As currently composed, the “non-partisan” court is at least somewhat diverse — by gender, race, political affiliation and professional background. Of the seven justices, four are men and three, women; five are Republicans and two, Democrats; and six are white, one, African-American.

Had all Republican candidates won in the four races yesterday though, the state Supreme Court would have become all-conservative, all-white and predominantly all-male.

In that way, it would have resembled the state’s federal bench — one of the least diverse in the nation.

Now instead the court will shift to a 4-3 conservative majority (assuming the votes stand after any recount) and retain at least some semblance of diversity, with two women serving — including Beasley, the lone African-American.

Diversity on the bench has long been viewed as both critical to the public’s perception of fairness and informative to the judges themselves.
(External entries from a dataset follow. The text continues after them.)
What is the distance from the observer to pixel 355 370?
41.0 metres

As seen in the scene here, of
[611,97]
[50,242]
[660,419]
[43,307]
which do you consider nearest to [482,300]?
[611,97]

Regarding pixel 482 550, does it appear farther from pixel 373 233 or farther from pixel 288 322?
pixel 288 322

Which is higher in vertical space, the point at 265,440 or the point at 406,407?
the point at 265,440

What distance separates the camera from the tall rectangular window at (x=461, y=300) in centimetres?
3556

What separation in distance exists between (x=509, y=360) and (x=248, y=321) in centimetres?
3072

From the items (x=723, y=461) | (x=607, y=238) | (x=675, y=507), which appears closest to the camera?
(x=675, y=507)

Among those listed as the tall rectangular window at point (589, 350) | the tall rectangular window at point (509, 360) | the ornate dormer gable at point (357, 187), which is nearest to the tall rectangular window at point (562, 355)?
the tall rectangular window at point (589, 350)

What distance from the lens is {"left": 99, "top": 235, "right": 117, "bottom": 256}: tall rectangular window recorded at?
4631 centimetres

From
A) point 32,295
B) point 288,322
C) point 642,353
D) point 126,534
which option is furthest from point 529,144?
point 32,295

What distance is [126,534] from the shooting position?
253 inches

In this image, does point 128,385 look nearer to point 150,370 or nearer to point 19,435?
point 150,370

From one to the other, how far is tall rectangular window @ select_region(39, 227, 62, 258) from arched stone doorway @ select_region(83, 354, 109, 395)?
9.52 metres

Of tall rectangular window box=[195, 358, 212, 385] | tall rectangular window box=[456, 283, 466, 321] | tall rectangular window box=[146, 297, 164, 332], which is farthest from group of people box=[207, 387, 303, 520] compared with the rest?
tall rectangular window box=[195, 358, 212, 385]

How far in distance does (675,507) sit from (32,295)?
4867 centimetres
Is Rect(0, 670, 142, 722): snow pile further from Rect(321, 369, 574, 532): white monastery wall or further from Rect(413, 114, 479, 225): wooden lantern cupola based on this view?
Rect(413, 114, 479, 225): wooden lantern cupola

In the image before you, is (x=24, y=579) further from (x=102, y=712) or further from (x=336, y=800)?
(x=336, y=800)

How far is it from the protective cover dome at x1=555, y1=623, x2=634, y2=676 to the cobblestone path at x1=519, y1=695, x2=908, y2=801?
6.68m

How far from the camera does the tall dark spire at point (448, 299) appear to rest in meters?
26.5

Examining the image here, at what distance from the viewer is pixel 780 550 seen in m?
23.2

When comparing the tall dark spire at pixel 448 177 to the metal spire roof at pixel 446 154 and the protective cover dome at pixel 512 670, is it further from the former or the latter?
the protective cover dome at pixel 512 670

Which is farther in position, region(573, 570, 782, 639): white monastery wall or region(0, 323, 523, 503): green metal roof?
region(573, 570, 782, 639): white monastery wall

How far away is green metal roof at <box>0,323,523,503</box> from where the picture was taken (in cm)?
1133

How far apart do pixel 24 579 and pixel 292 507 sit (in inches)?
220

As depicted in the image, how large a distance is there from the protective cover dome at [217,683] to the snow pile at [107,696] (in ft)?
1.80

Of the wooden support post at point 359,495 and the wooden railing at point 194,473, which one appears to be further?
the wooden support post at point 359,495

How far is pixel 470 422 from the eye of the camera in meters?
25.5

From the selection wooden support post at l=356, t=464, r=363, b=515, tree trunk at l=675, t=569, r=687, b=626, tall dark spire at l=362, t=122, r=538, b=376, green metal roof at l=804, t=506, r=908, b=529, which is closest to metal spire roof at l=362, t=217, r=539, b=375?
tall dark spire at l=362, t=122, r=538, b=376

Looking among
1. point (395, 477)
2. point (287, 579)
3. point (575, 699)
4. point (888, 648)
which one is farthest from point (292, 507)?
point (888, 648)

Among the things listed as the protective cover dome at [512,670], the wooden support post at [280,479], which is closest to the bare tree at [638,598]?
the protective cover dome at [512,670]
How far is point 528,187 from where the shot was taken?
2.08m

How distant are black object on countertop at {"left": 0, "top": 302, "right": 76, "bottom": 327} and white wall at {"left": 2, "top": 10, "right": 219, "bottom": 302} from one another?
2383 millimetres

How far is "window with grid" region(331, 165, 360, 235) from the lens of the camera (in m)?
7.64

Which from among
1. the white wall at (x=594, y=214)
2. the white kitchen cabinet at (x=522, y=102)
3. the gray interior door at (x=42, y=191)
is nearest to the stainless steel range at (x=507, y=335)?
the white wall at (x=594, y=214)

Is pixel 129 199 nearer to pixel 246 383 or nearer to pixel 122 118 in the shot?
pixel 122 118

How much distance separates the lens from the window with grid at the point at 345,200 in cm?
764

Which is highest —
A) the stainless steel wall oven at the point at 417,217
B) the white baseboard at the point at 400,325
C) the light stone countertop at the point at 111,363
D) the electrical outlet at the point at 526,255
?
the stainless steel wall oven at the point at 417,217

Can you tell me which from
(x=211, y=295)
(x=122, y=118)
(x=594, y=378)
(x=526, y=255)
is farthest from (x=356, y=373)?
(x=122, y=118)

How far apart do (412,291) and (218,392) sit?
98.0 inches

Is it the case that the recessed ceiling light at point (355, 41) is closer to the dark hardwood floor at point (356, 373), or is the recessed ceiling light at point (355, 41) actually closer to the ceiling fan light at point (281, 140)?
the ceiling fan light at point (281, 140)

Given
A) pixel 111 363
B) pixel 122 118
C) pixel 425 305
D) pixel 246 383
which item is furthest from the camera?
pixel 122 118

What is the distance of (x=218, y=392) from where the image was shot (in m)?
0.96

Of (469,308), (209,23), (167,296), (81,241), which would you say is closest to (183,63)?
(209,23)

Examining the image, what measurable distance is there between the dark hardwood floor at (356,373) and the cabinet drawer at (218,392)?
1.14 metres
For the public, having judges on the bench who look more like a cross-section of the population and who share experiences or backgrounds similar to those appearing before them provides the comfort and confidence of fairness.

And for the judges, having colleagues of different races, ethnicities and genders as well as varying professional experiences brings a collective wisdom to the courts.

Courts are deliberative bodies, and judges learn from each other,” said Alicia Bannon, counsel for the Democracy Program at the Brennan Center of Justice. “More diversity on the courts brings more life experiences that can inform judicial decision-making.”

Diversity in race, gender and background matters for a court that has in recent years garnered a reputation for favoring business over consumer and environmental issues and government over defendants in criminal cases.

In many of those decisions, Justices Hudson and Beasley have been dissenting voices.

And from a public perception certainly, restoring some balance to the court is especially important given the controversial cases now pending there.

The redistricting case has been pending there for almost a year now, without decision, as are two Racial Justice Act cases which were argued last April.

Those cases are unlikely to be affected by the results of yesterday’s races, as new justices could not participate in any decision. And of course the current court could still rule on those cases before the end of the year.

But in October, the court exercised some muscle and took five controversial cases away from the Court of Appeals, including a challenge to the state’s school voucher program (decided in the trial court against proponents of vouchers) and a challenge to Duke Energy’s clean-up of coal ash sites (decided in the trial court against Duke Energy).

That the court took those cases indicates that at least some of the justices already have thoughts about how the ultimate outcome in each case– and that’s not likely an affirmance of the trial court.